Tangan Hana melambai pada Zia yang setengah berlari kearahnya.
"Ini temen yang kamu maksud?" Tanya Aji.
"Iya, namanya Zia, anak IPS."
Aji menyodorkan tangannya, membuat gestur ingin menyalami Zia yang baru saja datang.
"Salam kenal, Zia. Aku Aji, jurusan IPA."
"Aku Zia, anak IPS." Zia menyambut jabat tangan Aji dengan penuh percaya diri.
"Ya udah, Ji. Aku sama Zia duluan ya."
"Oke, sip."
Hana dan Zia berlalu pergi tanpa menoleh.
Hembusan angin siang itu tak cukup untuk mendinginkan tubuh mereka berdua dari teriknya matahari. Bagaikan tersihir, langkah kaki mereka tiba-tiba saja berhenti, mereka saling berpandangan.
"Es serut?"
Zia mengangguk.
***
Di asrama yang Hana tempati tak ubahnya kost-kostan putri biasa, yang membedakan hanyalah jam wajib belajar yang dilakukan bersama-sama seluruh penghuni asrama mulai pukul tujuh hingga sepuluh malam. Selain itu, mereka bebas melakukan apapun kecuali keluar asrama melebihi pukul enam petang.
Asrama dengan fasilitas satu kamar berisi dua orang itu tidak memiliki lebih dari lima puluh penghuni karena tidak diwajibkan untuk semua siswa, melainkan hanya disediakan bagi siswa yang minat saja.

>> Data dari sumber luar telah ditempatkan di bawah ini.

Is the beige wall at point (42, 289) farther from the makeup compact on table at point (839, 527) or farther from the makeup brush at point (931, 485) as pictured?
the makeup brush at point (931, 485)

Meskipun masih berada dalam satu kota, dan jarak antara rumahnya dengan asrama hanya sekitar satu jam perjalanan menggunakan kendaraan, Hana memutuskan untuk masuk asrama karena mengetahui Zia telah lebih dulu pergi.
"Han, cowok yang tadi sama kamu itu siapa? Crush barumu?"
"Maksud kamu Aji?"
"Iya. Jarang-jarang loh kamu cepet akrab sama orang."
"Crush apaan, enggak lah. Aku akrab sama dia juga gara-gara dianya yang aktif sama banyak ngomong. Kalo aku ketemu yang sama-sama pemalu kaya aku, pastinya nggak bakal akrab secepet itu."
"Kalo dia naksir sama kamu gimana, Han? Wah, keren tuh kayak yang di drama-drama."
Tukk!
Hana memukulkan pensil tepat ditengah dahi Zia.
"Naksir mbahmu!"
Zia meringis kesakitan, dielusnya bagian kepala yang terkena pukulan maut Hana.
"Tangan kamu enteng banget, heran. Sakit tahu!"
"Mulut kamu tuh, Zi. Kalo ngomong enteng banget. Kalau aku baper beneran gimana?"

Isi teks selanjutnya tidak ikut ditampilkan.